Wednesday, August 26, 2015

Brokenness and Beauty

“We have a surprise activity for Saturday morning,” June told me over the phone a few days before our weekend together. “I want to keep it a surprise, but I do want to tell you a little about it so that you can be prepared. We want you to bring mementos from your journey. Things that are special to you and Cadence.” While I couldn't remember the name of the artist, I remembered that the Johnson's had done something artistic a few years back. I wondered now if this was what June was talking about. I didn't say anything. I love surprises. I spent the rest of my commute to work thinking of the items I would gather before we left town in two days.

We picked up Myles and Chelsea on our way to our Saturday adventure and drove to a little town outside the metro area. Brad pulled up to a beautiful house with a sign over the garage that read “The Torn Edge.” We met the artist at her door and were welcomed into her home studio. It was brimming with the raw materials of soon-to-be masterpieces. Wood and metal in the forms of window frames, screen doors, and ceiling fan blades were stacked floor to ceiling. It was an upcycler's dream space.

We settled into bar stools around a wooden work table. Michelle introduced herself and shared the difficult life stories that had culminated to bring her to this place. She described how she found healing by making art out of scraps. I love a good metaphor, and I was sitting in the middle of a powerful one right now. Through scraps of wood, torn paper, and metal, Michelle had created a new work life for herself, learned how to make beauty out of brokenness, and how to share that healing process with others. She was showing that the bad things of life; sickness, death, poor decisions, fear, and depression can be transformed into beauty. She was living proof that God can make something good come from any dark circumstance.

Brad and June looked at me and said, “We've brought you here to create your own art piece.” I was overwhelmed by the fact that they thought of creating this space for me, but also that they had spent time gathering items from their end of our friendship to contribute to the art piece. They pulled out photos, programs from church services we'd experienced together, presidential memorabilia, and scripture verses. These people are extraordinary. If you have the privilege of being loved by them, it is a singular experience. You can't help but become a better version of yourself in their presence and under their wise, loving influence.

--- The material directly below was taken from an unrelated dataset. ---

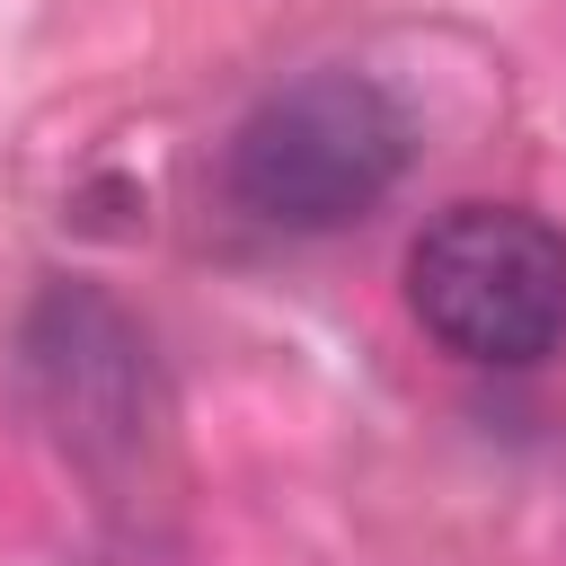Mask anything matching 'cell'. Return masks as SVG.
<instances>
[{"label": "cell", "instance_id": "7a4b0ae2", "mask_svg": "<svg viewBox=\"0 0 566 566\" xmlns=\"http://www.w3.org/2000/svg\"><path fill=\"white\" fill-rule=\"evenodd\" d=\"M416 327L486 371H531L566 345V230L531 203H451L407 239Z\"/></svg>", "mask_w": 566, "mask_h": 566}, {"label": "cell", "instance_id": "3957f363", "mask_svg": "<svg viewBox=\"0 0 566 566\" xmlns=\"http://www.w3.org/2000/svg\"><path fill=\"white\" fill-rule=\"evenodd\" d=\"M18 389L71 469H133L168 433V389L150 336L88 283H44L18 327Z\"/></svg>", "mask_w": 566, "mask_h": 566}, {"label": "cell", "instance_id": "6da1fadb", "mask_svg": "<svg viewBox=\"0 0 566 566\" xmlns=\"http://www.w3.org/2000/svg\"><path fill=\"white\" fill-rule=\"evenodd\" d=\"M407 150L416 124L371 71H301L239 115L221 150V186L248 221L318 239L363 221L407 177Z\"/></svg>", "mask_w": 566, "mask_h": 566}]
</instances>
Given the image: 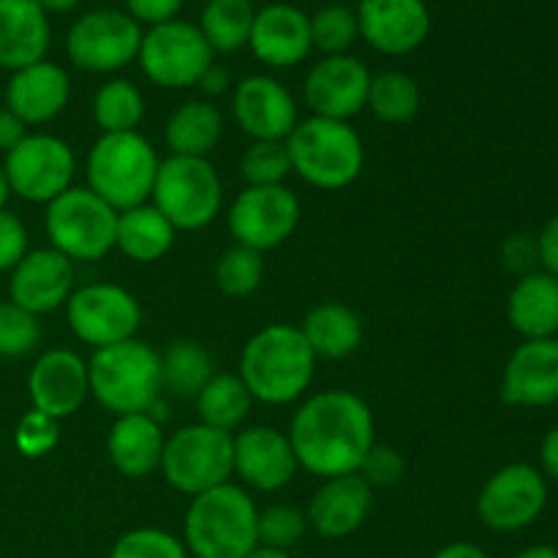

Michelle's son invited my daughter to play inside the house. This too was a gift because it gave me time and space to feel my emotions and express them. I began to cry about an old hurt that while time does seem to ease, gets reopened from time to time. I sobbed and wept. June came around the table and held onto me. She mothered me and cooed to me and let the tears fall and the sobs shake my small frame. She and her family gifted me with their presence that day.

As I laid out my mementos on the table and began to arrange them to tell my own story I saw how the events of the past four years had brought me to this table. My job elimination, my dad's life-threatening illness, and three more years of our family's employment insecurity. They had been heart breaking, aggravating, and exhausting experiences. They had also prepared me for making decisions that needed to be made.

I felt the weight of the crossroads before me as I moved these mementos around. I am forty and now single. The new decade is significant, but made all the more so because I'm forging it on my own. Behind the activity of working my way through the 4040 list of activities, I had also taken a stand for myself, my soul, my daughter, and our future. The weight of a mismatched union lifted from my shoulders. I feel strong and good and lonely. But mostly strong and good.

This same weekend another friend reflected that when a sister became a widow she felt unmoored. “I played getting married and house and having babies as a little girl. I never played being a widow. I don't know how to do this.”

I know exactly how she feels. I played the same things constantly growing up, but playing divorced, single mother, solo homeowner never factored into my imaginary play. It's a strange thing to feel the relief of the end of something that needed to, while also feeling deep sadness and loneliness. There are many adjustments to be made in this new life. Sharing time with my daughter, having so much time to myself, adding grocery shopping and lawn mowing back into my weekly routine. Finding out what good companions solitude and silence and a daily writing habit are.

The tears dried and the work of creating my art piece began. As I watched Michelle guide our work, I began to feel a lightness and expansiveness in my chest. It was a sensation I've not felt before. I liked it. It was a physical manifestation of what I was feeling in my soul. Hope. I felt Hope. And Joy. And Peace. And Love. All Good Things.